● THE DATA:
.....
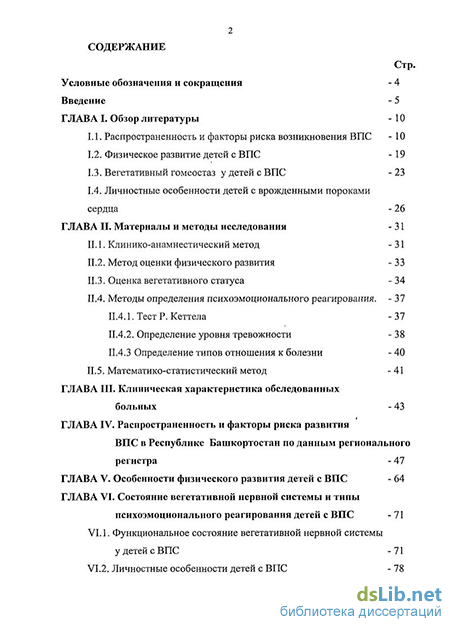 2

СОДЕРЖАНИЕ

Стр.

Условные обозначения и сокращения - 4

Введение - 5

ГЛАВА I. Обзор литературы - 10

I.1. Распространенность и факторы риска возникновения ВПС - 10

I.2. Физическое развитие детей с ВПС - 19

I.3. Вегетативный гомеостаз у детей с ВПС - 23

I.4. Личностные особенности детей с врожденными пороками сердца - 26

ГЛАВА II. Материалы и методы исследования - 31

II.1. Клинико-анамнестический метод - 31

II.2. Метод оценки физического развития - 33

II.3. Оценка вегетативного статуса - 34

II.4. Методы определения психоэмоционального реагирования. - 37

II.4.1. Тест Р. Кеттела - 37

II.4.2. Определение уровня тревожности - 38

II.4.3 Определение типов отношения к болезни - 40

II.5. Математико-статистический метод - 41

ГЛАВА III. Клиническая характеристика обследованных больных - 43

ГЛАВА IV. Распространенность и факторы риска развития ВПС в Республике Башкортостан по данным регионального регистра - 47

ГЛАВА V. Особенности физического развития детей с ВПС - 64

ГЛАВА VI. Состояние вегетативной нервной системы и типы психоэмоционального реагирования детей с ВПС - 71

VI.1. Функциональное состояние вегетативной нервной системы у детей с ВПС - 71

VI.2. Личностные особенности детей с ВПС - 78

dsLib.net
библиотека диссертаций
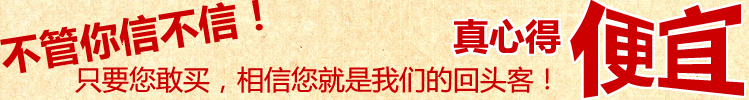 不管你信不信！

只要您敢买，相信您就是我们的回头客！

真心得

便宜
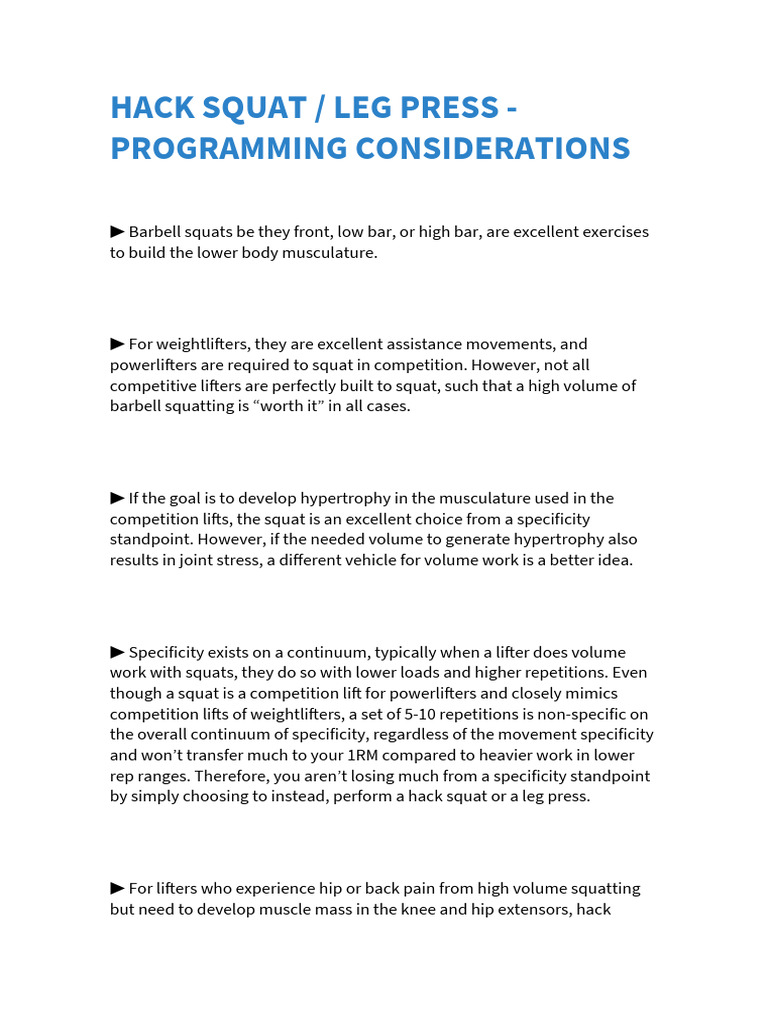 HACK SQUAT / LEG PRESS - PROGRAMMING CONSIDERATIONS

► Barbell squats be they front, low bar, or high bar, are excellent exercises to build the lower body musculature.

► For weightlifters, they are excellent assistance movements, and powerlifters are required to squat in competition. However, not all competitive lifters are perfectly built to squat, such that a high volume of barbell squatting is “worth it” in all cases.

► If the goal is to develop hypertrophy in the musculature used in the competition lifts, the squat is an excellent choice from a specificity standpoint. However, if the needed volume to generate hypertrophy also results in joint stress, a different vehicle for volume work is a better idea.

► Specificity exists on a continuum, typically when a lifter does volume work with squats, they do so with lower loads and higher repetitions. Even though a squat is a competition lift for powerlifters and closely mimics competition lifts of weightlifters, a set of 5-10 repetitions is non-specific on the overall continuum of specificity, regardless of the movement specificity and won’t transfer much to your 1RM compared to heavier work in lower rep ranges. Therefore, you aren’t losing much from a specificity standpoint by simply choosing to instead, perform a hack squat or a leg press.

► For lifters who experience hip or back pain from high volume squatting but need to develop muscle mass in the knee and hip extensors, hack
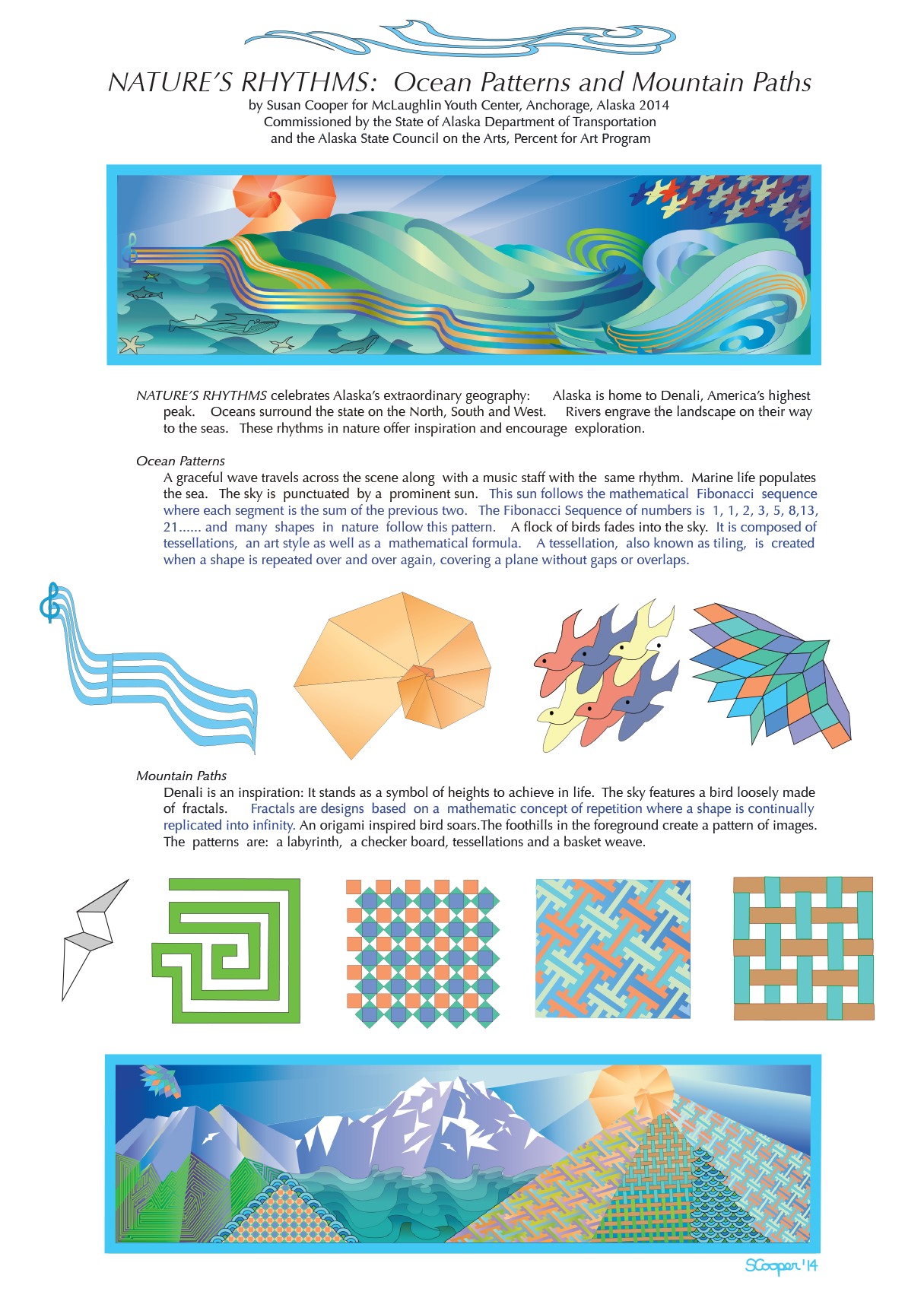 NATURE'S RHYTHMS: Ocean Patterns and Mountain Paths
by Susan Cooper for McLaughlin Youth Center, Anchorage, Alaska 2014
Commissioned by the State of Alaska Department of Transportation
and the Alaska State Council on the Arts, Percent for Art Program

NATURE'S RHYTHMS celebrates Alaska's extraordinary geography: Alaska is home to Denali, America's highest peak. Oceans surround the state on the North, South and West. Rivers engrave the landscape on their way to the seas. These rhythms in nature offer inspiration and encourage exploration.

Ocean Patterns
A graceful wave travels across the scene along with a music staff with the same rhythm. Marine life populates the sea. The sky is punctuated by a prominent sun. This sun follows the mathematical Fibonacci sequence where each segment is the sum of the previous two. The Fibonacci Sequence of numbers is 1, 1, 2, 3, 5, 8,13, 21...... and many shapes in nature follow this pattern. A flock of birds fades into the sky. It is composed of tessellations, an art style as well as a mathematical formula. A tessellation, also known as tiling, is created when a shape is repeated over and over again, covering a plane without gaps or overlaps.

Mountain Paths
Denali is an inspiration: It stands as a symbol of heights to achieve in life. The sky features a bird loosely made of fractals. Fractals are designs based on a mathematic concept of repetition where a shape is continually replicated into infinity. An origami inspired bird soars.The foothills in the foreground create a pattern of images. The patterns are: a labyrinth, a checker board, tessellations and a basket weave.

SCooper '14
.....
● EXERCISE REQUIREMENTS:
Show me every line of the entries above that holds "физического".

● RESPONSE TO THE TASK:
II.2. Метод оценки физического развития - 33
ГЛАВА V. Особенности физического развития детей с ВПС - 64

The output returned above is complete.